From what I gather, since there’s a single IP for that service, it’s quite normal that the IP address is “binded” to one of the physical hosts but then again, I’m limited to that host’s bandwidth.
This is the case in layer2 mode and is unavoidable. You have more flexibility if you can use BGP/ECMP, but that requires your network to be setup to support it.
The alternative if you have to use layer2 mode is generally to designate a set of nodes as the “edge” nodes and their purpose is to act as a LB. These would have beefier nics likely not be tasked with running any other workloads.
The alternative if you have to use layer2 mode is generally to designate a set of nodes as the “edge” nodes and their purpose is to act as a LB. These would have beefier nics likely not be tasked with running any other workloads.
Ok, how do I set nodes as “edge” nodes?

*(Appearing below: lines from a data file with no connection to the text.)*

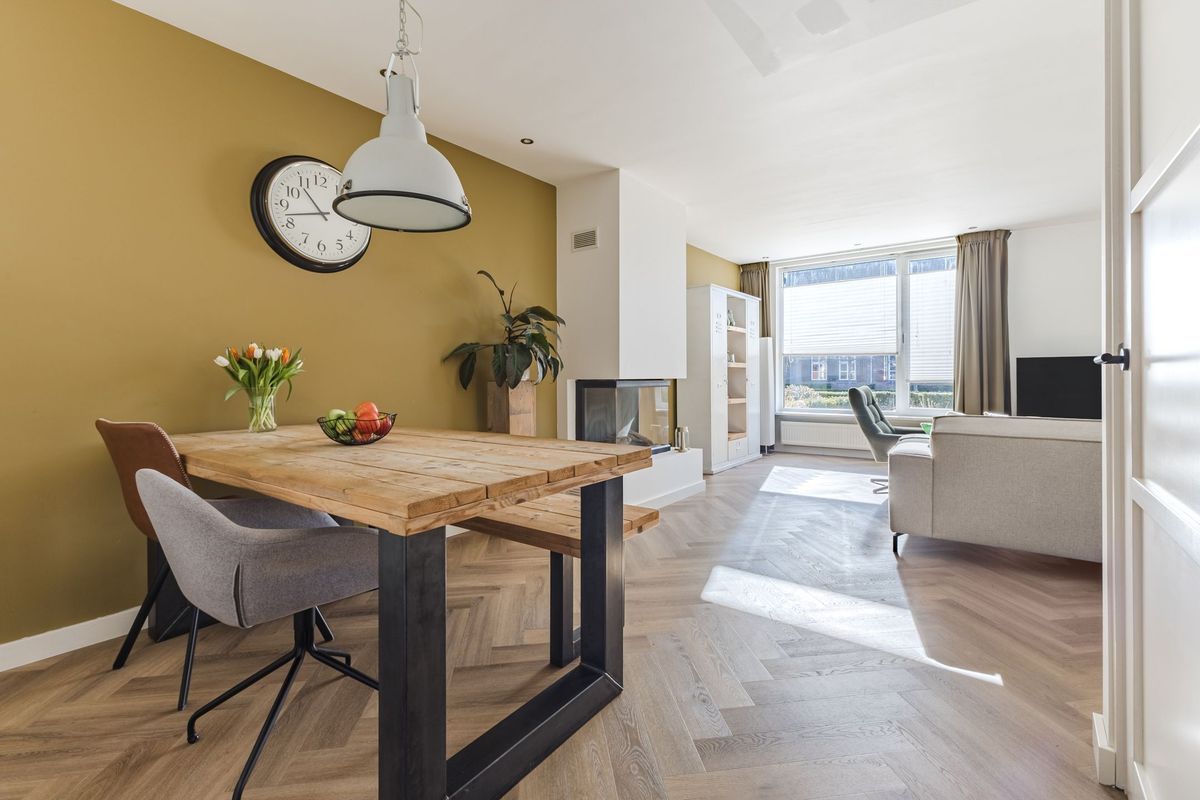 Schadewijkstraat 4 Photo Blur 10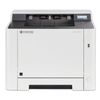 KYOCERA / Laser printer COLOR P5026cdn, A4, 26 ppm, 50,000 ppm, DUPLEX, network card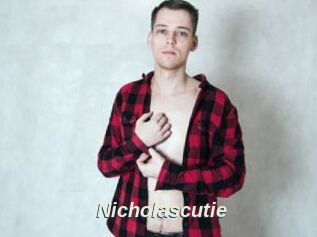 Nicholascutie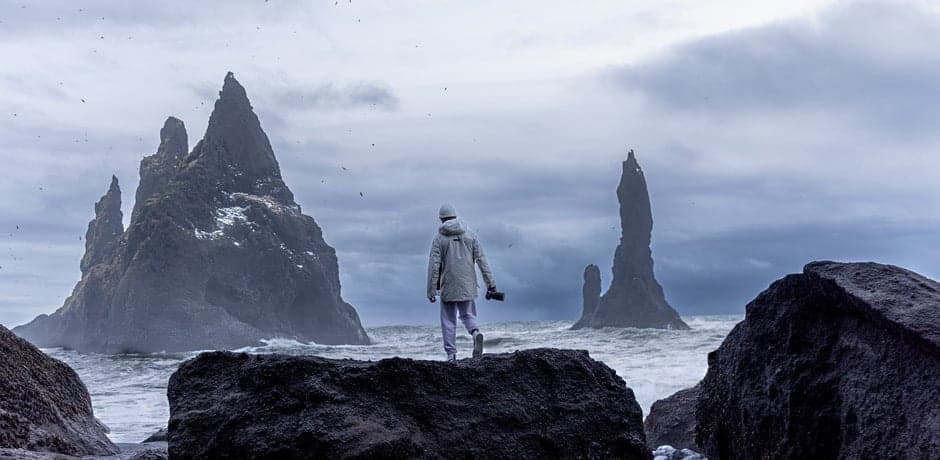 Cover image of 'Beyond Earth'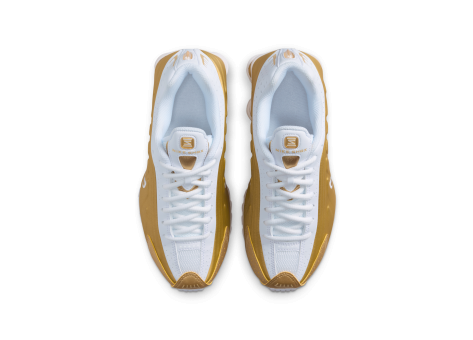 SNEAKERS NIKE SHOX R4 (GS)
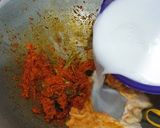 Foto langkah ke 8 dari resep Sambel Goreng Kentang Ati Sapi.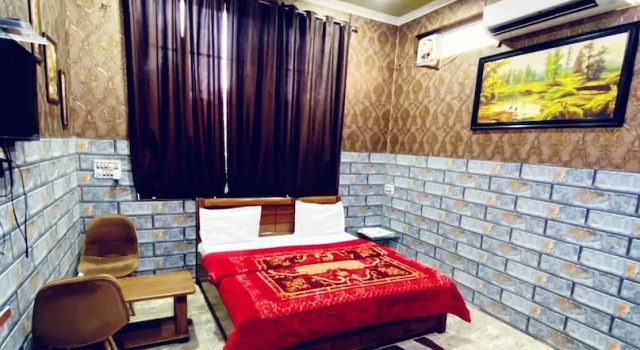 Номер Standard Manali Hotel By GRB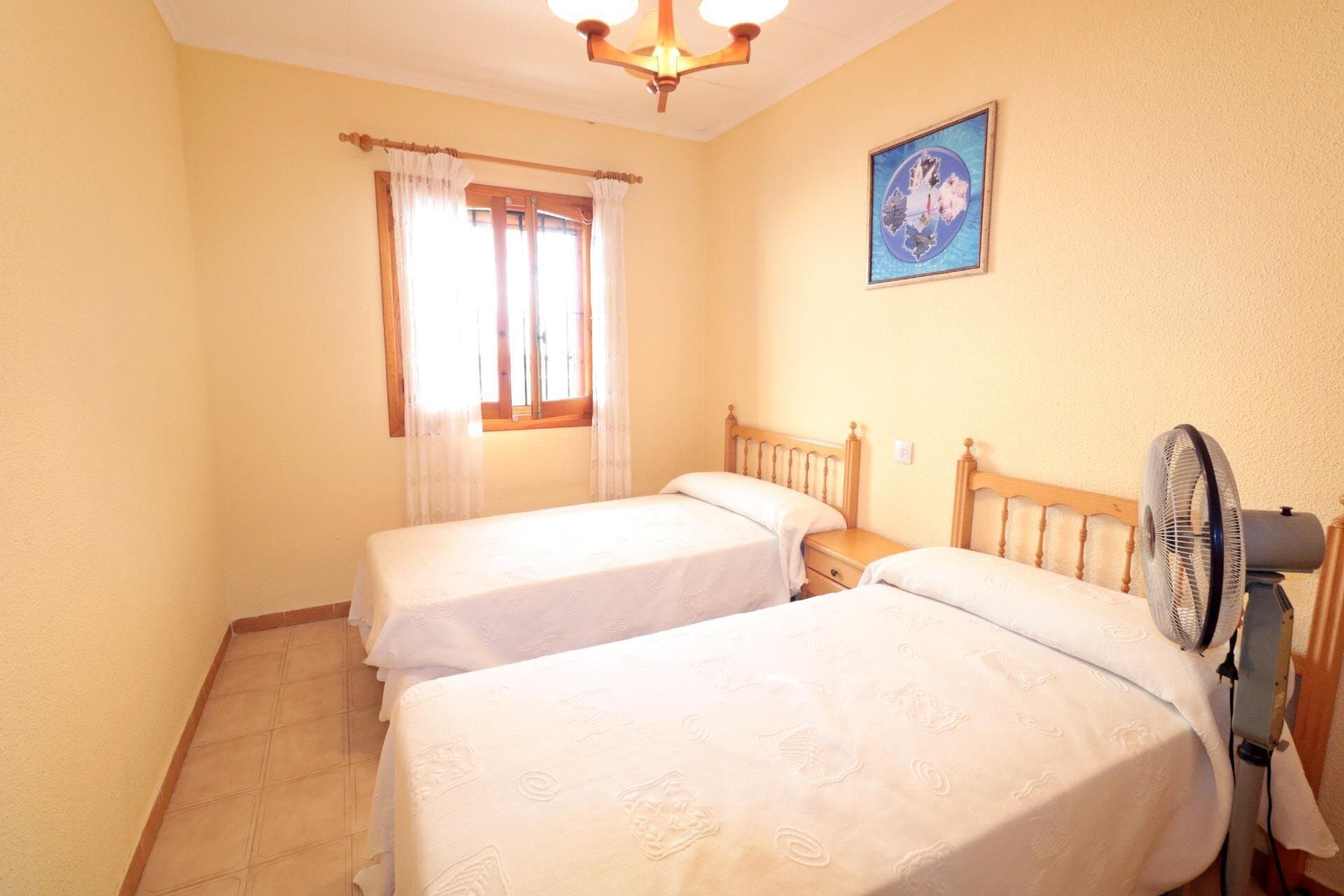3-Zimmer Haus in Playa de los Naufragos, Torrevieja - 16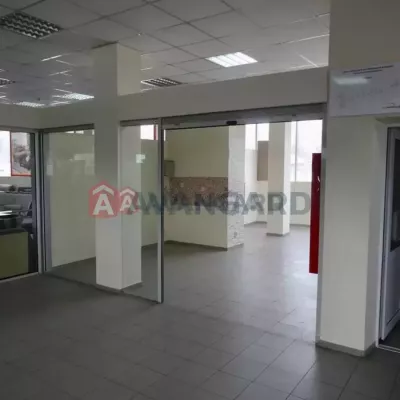 Buy trading area - Dnipro, Kurchatova street. Sale of real estate - Tsentralnyi, secondary market and new building cheap, price up to 32000$, announcement no.1994002 фото 8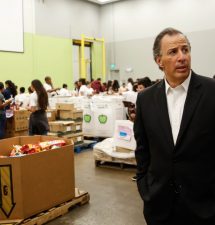 Programa 3×1 para Migrantes es transparente y eficaz, asegura Meade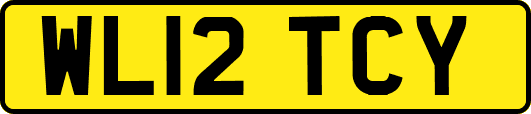 WL12TCY
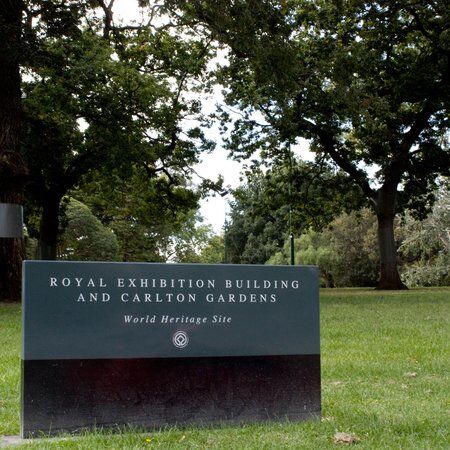 Carlton Gardens 2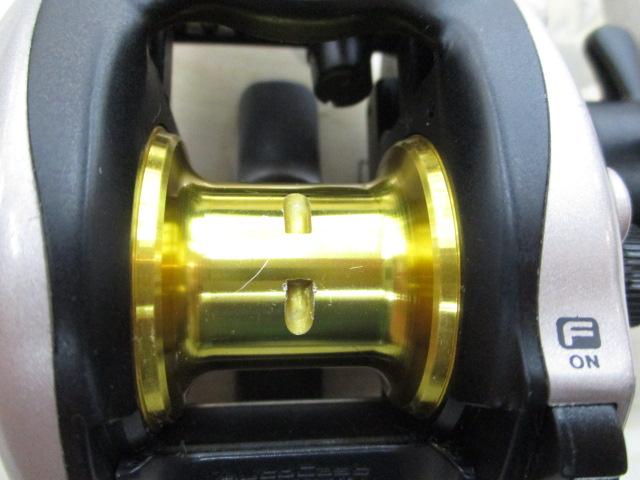トライフォースX 153i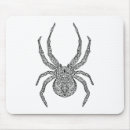 Search for tangle mouse mats Spider
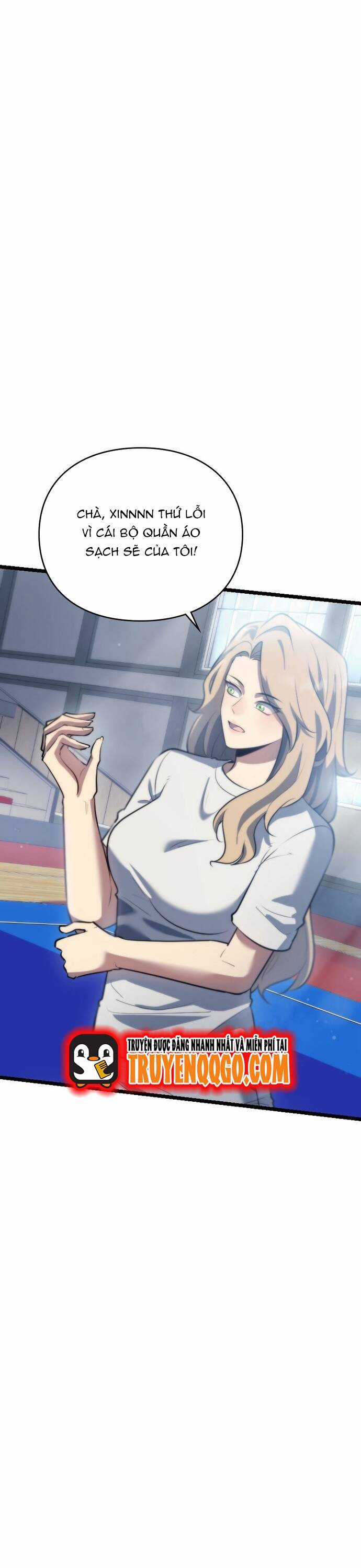 Thần Tượng Tử Địa - Chương 21 - Trang 4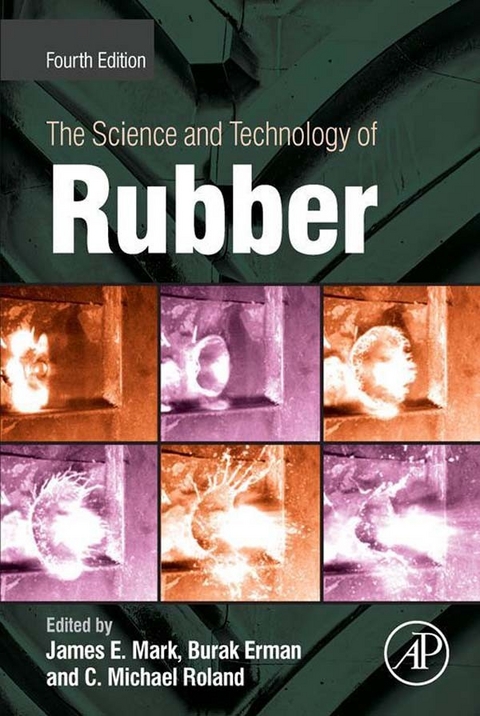 Science and Technology of Rubber -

I mean, let’s say that I want to set 3 nodes as edge nodes so they would receive all the traffic. I would need to have a service on each one of them or …? Sorry if it’s a silly question, I have only started with Kubernetes but I’m trying to figure out if I can use it with some of my clients who would really benefit of the scalability of this system.
Traffic would not be spread equally amongst the edge nodes. It’s closer to a fail-over pair, traffic for a particular LB service would goto a single node. If that node should fail, it would failover to the 2nd node designated an edge node. They’re there to serve as the front end LB to the backend worker nodes which would have the work spread among them.
Ok so then I’d still be limited to the bandwidth of a single server. Got it.
Can you provide some info as to how should these nodes be set? Because, from what I know so far, you cannot “force” a service to be binded to a certain host, can you?
I’m back with a question, even though it might sound stupid. If I have an external load balancer (HAProxy) in front of my cluster nodes, I should be able to just use a nodeport to get the traffic inside the cluster, with HAProxy doing roundrobin, for example, right?